The following is based on a rUv tutorial

Reference:  https://gist.github.com/ruvnet/5cf24851841a120198f43e9639dba7a5

A `LionAGI` Implementation

## Mixture of Experts (MoE)

A **Mixture of Experts (MoE)** is a machine learning approach designed to enhance model performance by using multiple specialized models, called "experts." A gating model dynamically selects the most relevant expert(s) for each input, allowing the system to leverage the most appropriate expertise, thus improving overall accuracy and efficiency.

#### How MoE Works

1. **Training Experts**:
   - Multiple expert models are trained, each specializing in different aspects of the input data or different tasks.
   
2. **Gating Model**:
   - A neural network that dynamically assigns weights to these experts based on the input's features.
   - Routes the data to the most suitable expert(s).

3. **Combining Outputs**:
   - The outputs from the selected experts are combined, usually through a weighted sum, to produce the final result.
   - This enables the system to handle complex and diverse tasks more effectively than a single model.

#### Benefits of MoE

- **Scalability**:
  - MoE can scale model capacity without a proportional increase in computational cost.
  - Activates only a subset of experts for each input, maintaining high performance while managing resource usage.
  
- **Efficiency**:
  - Ideal for applications requiring high throughput and low latency, such as real-time translation and large-scale recommendation systems.
  
- **Accuracy**:
  - Achieves more accurate and tailored outputs by leveraging specialized knowledge from different experts.

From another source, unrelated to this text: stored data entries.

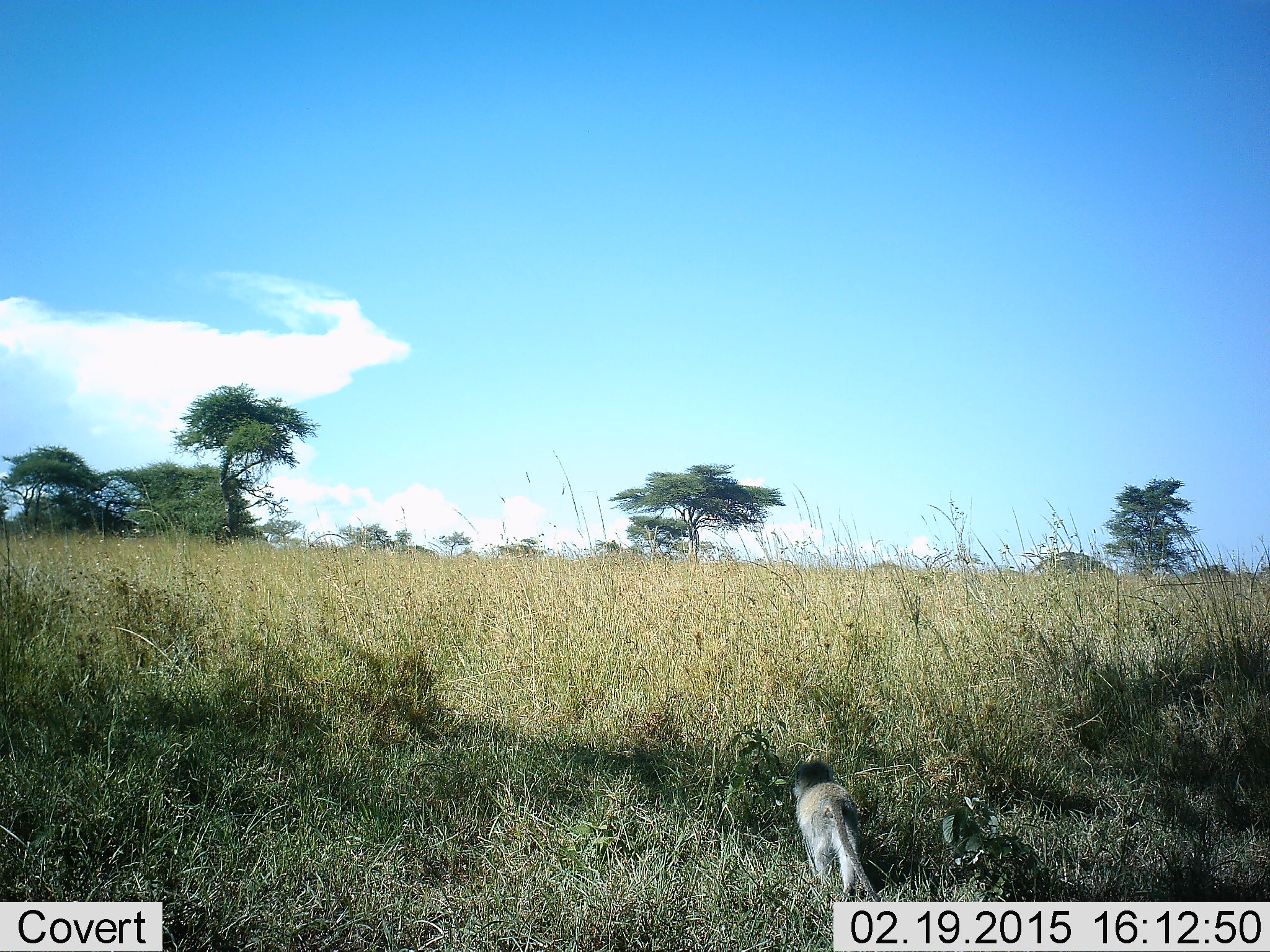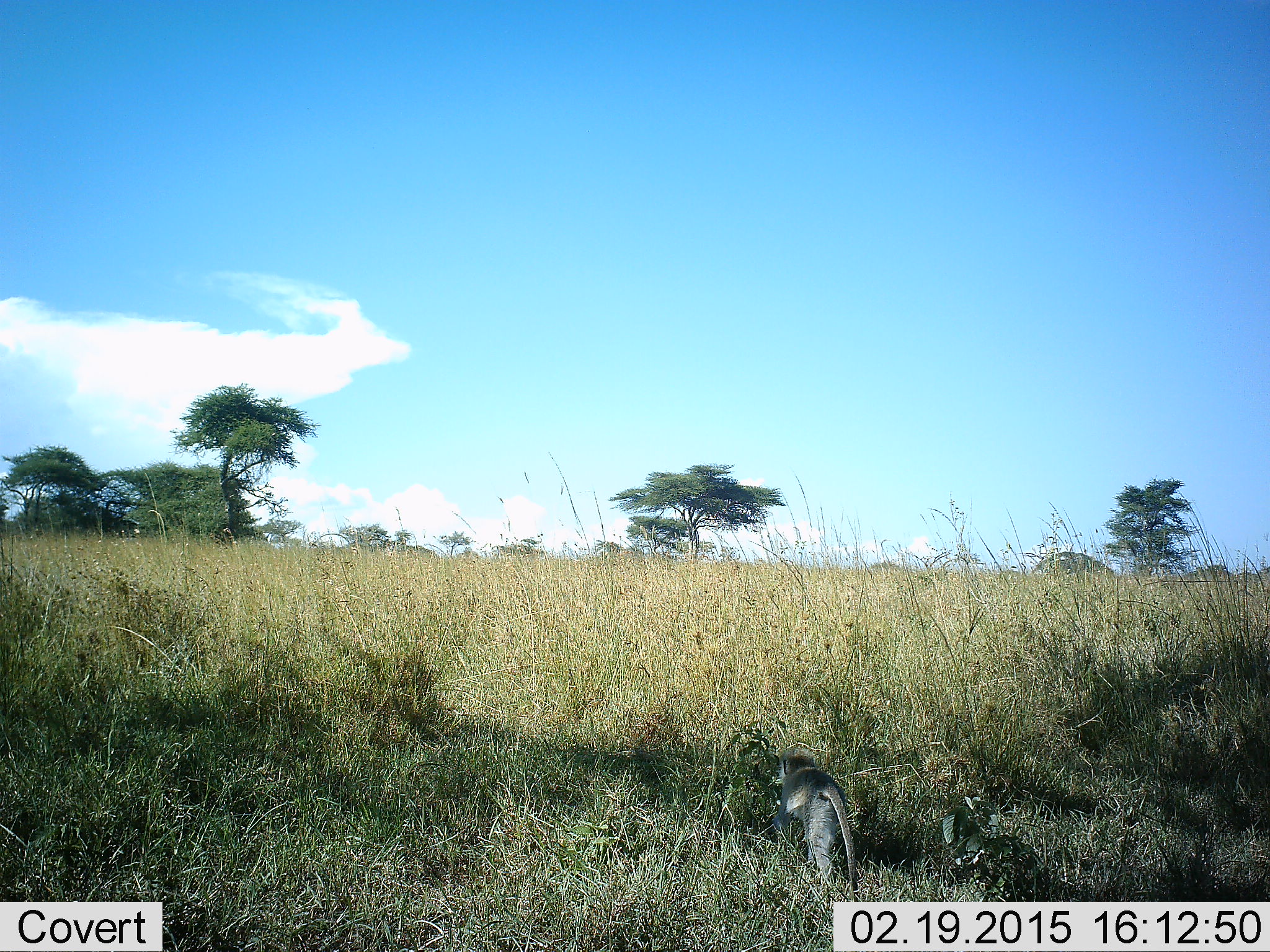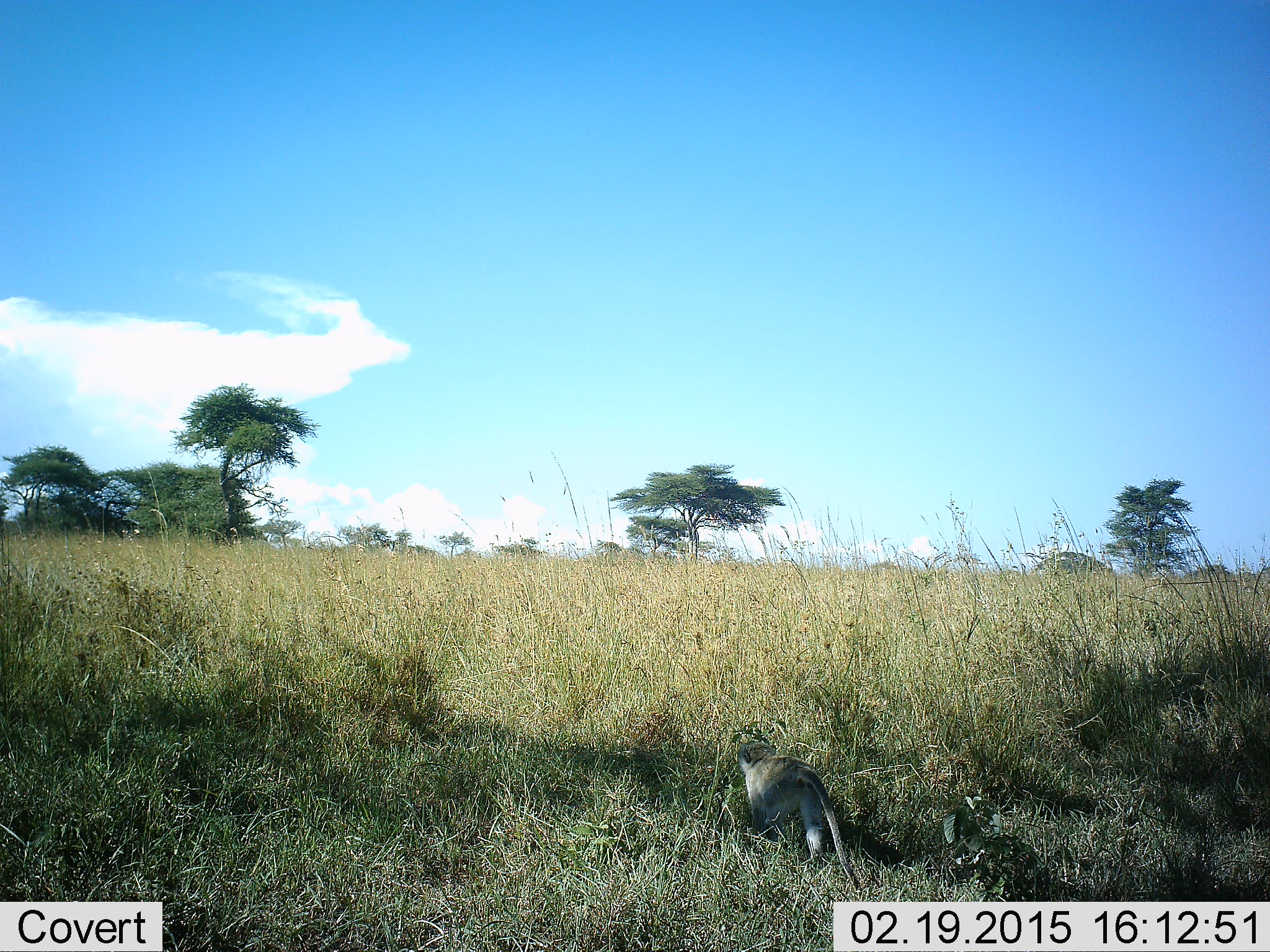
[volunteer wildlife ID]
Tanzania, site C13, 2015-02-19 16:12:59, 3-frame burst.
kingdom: Animalia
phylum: Chordata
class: Mammalia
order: Primates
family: Cercopithecidae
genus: Chlorocebus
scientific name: Chlorocebus pygerythrus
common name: vervet monkey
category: monkeyvervet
Monkeyvervet (vervet monkey) (Chlorocebus pygerythrus), count 1. Behavior (volunteer vote fractions): standing 10%, resting 0%, moving 100%, interacting 0%. Young present (vote fraction): 10%. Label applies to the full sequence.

MoE is a versatile tool that improves the efficiency and effectiveness of AI models in a wide range of applications, making it a powerful approach in modern machine learning.

In this tutorial, we will go through how to implement such a system using agentic framework `lionagi`. 

First we need to install the package, using `pip`

In [None]:
%pip install lionagi==0.2.4     # if in ipynb
# !pip install lionagi==0.2.4       # if on colab

In [1]:
# let us import lionagi and check the version
import lionagi as li

print(li.__version__)

0.2.4


In [2]:
# set logging, which is for debugging
import logging

logging.basicConfig(level=logging.INFO, format='%(asctime)s - %(levelname)s - %(message)s')

In this tutorial, the `mixture-of-experts` works by having multiple models working on the same task, 

but with different configuration. We will randomly create these configuration, including
- model (gpt-3.5-turbo, gpt-4o, gpt-4-turbo)
- temperature
- top_p
- ...

In [3]:
import random

models = [
    "google/gemini-pro-1.5",
    "google/gemini-flash-1.5",
    "openai/gpt-4o",
    "openai/gpt-4o-mini",
    "meta-llama/llama-3.1-405b-instruct"
]

def get_random_config(
    temperature_range = (0.7, 1.2),
    top_p_range = (0.8, 1.0),
    frequency_penalty_range = (0.0, 0.5),
    presence_penalty_range = (0.0, 0.5),
    max_tokens = 200,  
):
    return {
        "provider": "openrouter",
        "api_key_schema": "OPENROUTER_API_KEY",
        "model": random.choice(models),
        "temperature": random.uniform(*temperature_range),
        "top_p": random.uniform(*top_p_range),
        "frequency_penalty": random.uniform(*frequency_penalty_range),
        "presence_penalty": random.uniform(*presence_penalty_range),
        "max_tokens": max_tokens,
    }

# a helper function to check does the model output end with a complete sentence

def check_output_completeness(output: str) -> bool:
    if output.endswith(".") or output.endswith("!") or output.endswith("?"):
        return True
    return False

### Expert Models

We will use `iModel` from `lionagi` as base class for the expert model and extend functionalities. 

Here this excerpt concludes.